Thursday, February 28, 2013

Covent Garden

Today's Covent Garden is a very different place to where my 3x great grandfather George Ruthven used to pound his beat in 1810.  Or is it?

Once a 'convent' garden, the Italianate development was the brain child of the Earl of Bedford in the 17th century. Initially home to the rich and influential, by 1670 a number of sheds and stalls selling fruit and veg had pitched up along the south side of the square and the demographics of the area promptly changed.

At the end of the 18th century it was better known for its brothels. Samuel Derrick, failed actor and smelly poet, compiled Harris's List of Covent Garden Ladies: Or, Man of Pleasure's Kalender.  Originally thought to have been the work of John Harrison, head waiter at the Shakespeare's Head, it is now believed that Harrison merely loaned his name to the best seller, earning a commission for so doing.

In 1810 seventeen year old George Thomas Joseph Ruthven joined his father and elder brother as an officer in the Bow Street peace keeping force. The first Runners were paid a retainer of 11s 6d a week plus expenses and the majority continued to maintain a second job, although not always on the right side of the law.

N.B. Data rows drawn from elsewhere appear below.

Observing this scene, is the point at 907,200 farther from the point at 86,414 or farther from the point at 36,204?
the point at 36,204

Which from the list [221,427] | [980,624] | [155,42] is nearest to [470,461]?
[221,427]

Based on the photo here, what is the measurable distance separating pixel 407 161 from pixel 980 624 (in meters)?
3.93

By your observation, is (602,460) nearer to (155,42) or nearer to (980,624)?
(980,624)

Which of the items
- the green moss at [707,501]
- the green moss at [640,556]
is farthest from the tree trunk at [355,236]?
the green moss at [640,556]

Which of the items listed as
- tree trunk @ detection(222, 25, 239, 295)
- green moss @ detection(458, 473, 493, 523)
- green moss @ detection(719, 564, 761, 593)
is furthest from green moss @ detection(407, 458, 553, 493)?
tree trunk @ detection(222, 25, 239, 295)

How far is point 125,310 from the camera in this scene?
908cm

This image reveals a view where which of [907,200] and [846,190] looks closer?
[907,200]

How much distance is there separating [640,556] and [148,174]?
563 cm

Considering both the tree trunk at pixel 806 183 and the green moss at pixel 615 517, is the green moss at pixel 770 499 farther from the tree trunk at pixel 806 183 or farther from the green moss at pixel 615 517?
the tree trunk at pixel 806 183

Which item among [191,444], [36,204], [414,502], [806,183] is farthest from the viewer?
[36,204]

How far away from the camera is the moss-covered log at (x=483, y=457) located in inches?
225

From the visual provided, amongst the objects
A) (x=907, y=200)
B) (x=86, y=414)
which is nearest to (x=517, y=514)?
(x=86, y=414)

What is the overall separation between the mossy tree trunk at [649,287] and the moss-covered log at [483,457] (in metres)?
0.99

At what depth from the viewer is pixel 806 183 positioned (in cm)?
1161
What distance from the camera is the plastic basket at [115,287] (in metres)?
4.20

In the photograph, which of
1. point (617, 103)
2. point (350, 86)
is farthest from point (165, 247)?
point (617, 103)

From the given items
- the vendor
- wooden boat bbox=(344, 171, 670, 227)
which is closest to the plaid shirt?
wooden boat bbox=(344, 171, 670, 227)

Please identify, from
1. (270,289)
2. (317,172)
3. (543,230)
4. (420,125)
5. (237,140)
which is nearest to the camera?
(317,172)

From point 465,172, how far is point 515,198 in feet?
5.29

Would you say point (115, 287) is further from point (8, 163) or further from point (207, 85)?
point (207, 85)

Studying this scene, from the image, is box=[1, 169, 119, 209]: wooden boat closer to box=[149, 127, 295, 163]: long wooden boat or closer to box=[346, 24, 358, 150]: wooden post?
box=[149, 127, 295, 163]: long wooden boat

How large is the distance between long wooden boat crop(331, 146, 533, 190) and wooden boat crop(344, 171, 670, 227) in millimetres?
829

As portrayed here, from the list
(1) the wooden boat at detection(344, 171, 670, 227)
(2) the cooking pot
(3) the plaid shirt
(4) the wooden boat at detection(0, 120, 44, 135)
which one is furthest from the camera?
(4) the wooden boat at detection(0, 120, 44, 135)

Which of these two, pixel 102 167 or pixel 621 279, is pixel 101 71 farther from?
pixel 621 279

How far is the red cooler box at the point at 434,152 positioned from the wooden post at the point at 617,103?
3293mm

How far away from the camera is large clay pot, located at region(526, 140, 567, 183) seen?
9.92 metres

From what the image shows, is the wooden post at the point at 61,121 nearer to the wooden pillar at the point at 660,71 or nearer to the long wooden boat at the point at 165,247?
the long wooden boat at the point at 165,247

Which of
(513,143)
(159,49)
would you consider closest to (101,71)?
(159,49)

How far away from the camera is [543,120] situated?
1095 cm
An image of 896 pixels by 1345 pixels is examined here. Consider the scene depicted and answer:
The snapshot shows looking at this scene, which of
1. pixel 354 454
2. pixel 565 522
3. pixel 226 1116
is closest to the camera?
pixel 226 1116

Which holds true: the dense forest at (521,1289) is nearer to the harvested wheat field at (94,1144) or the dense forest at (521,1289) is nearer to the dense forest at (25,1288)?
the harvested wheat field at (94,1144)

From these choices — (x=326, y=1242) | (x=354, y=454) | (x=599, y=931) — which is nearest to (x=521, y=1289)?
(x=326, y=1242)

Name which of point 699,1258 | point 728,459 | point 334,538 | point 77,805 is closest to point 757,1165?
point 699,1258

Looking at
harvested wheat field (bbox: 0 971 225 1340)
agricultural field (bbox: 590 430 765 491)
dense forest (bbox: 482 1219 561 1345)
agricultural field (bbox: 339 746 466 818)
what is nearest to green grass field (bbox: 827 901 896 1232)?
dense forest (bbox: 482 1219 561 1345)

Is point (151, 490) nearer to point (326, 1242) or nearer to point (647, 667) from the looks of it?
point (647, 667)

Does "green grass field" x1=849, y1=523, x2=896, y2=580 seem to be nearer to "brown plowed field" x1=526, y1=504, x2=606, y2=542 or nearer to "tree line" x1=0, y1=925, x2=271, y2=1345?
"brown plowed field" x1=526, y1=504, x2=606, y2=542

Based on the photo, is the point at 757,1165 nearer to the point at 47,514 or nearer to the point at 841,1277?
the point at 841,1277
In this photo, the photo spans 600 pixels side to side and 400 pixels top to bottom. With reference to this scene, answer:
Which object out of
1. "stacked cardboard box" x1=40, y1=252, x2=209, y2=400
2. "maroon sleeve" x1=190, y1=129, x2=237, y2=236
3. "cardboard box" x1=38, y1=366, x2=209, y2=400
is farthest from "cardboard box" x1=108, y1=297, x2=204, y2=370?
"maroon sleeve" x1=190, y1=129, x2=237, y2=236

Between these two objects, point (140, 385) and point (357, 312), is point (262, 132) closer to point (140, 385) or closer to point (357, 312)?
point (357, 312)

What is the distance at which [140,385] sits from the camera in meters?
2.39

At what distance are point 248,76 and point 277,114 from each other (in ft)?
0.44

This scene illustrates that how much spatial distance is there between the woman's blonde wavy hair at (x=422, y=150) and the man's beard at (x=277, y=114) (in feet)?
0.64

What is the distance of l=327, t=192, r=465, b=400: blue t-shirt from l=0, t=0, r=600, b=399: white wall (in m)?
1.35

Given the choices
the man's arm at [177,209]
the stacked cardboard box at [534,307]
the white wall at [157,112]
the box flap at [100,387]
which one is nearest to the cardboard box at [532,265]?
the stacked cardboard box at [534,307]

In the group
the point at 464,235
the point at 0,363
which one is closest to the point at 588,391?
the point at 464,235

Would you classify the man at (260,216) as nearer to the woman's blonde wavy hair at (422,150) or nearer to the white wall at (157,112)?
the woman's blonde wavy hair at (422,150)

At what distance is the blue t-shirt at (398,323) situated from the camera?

George's father Archibald retired in 1812 and by 1816 the brothers's career paths had diverged.  Elder brother Archibald slipped into the seedier side of 19th century police work. He began setting up known offenders to commit crimes, then taking not only a share of the proceeds but the reward for an arrest as well - until he was arrested as part of the clean up campaign.

Meanwhile George went on to gain public acclaim and an international reputation and was named as being one of a dozen elite officers who served under the Bow Street magistrate Sir Richard Birnie between 1821 and 1832.  During 30 years' service George travelled extensively, across the British Isles and overseas; the crimes he investigated ranged from pick-pocketing to murder. But the case that was to bring him to national recognition and put him firmly in the history books was the Cato Street Conspiracy.

The market hall tourists visit today was built in 1830.  By then George had graduated from Bow Street Runner to detective. But when Sir Robert Peel's Metropolitan Police force merged with the Runners in 1839 George decided to retire. He became landlord of the One Tun Inn in Chandos Street, Covent Garden. It was here that he died, aged 51, in March 1844. He is buried in the churchyard at St Paul's, Covent Garden.

The life and times of my ancestor George Ruthven continue to fascinate me.  His extraordinary career and colourful personal life were apparently unknown to later generations of the family. Unfortunately both my mother and my aunt had died long before I made any of these discoveries.

It has been some time since I have made the pilgrimage to Covent Garden but having recently read the magnificent Rivers of London by Ben Aaronovitch I wanted to revisit the area in which my ancestor spent most of his working life.

Mullins and Westley Ltd., tobacconists shop inside Covent Garden

Royal Opera House, Covent Garden

St Paul's, Covent Garden where George is buried and where Constable Peter Grant meets the only witness to a gruesome crime, the long dead Nicholas Wallpenny.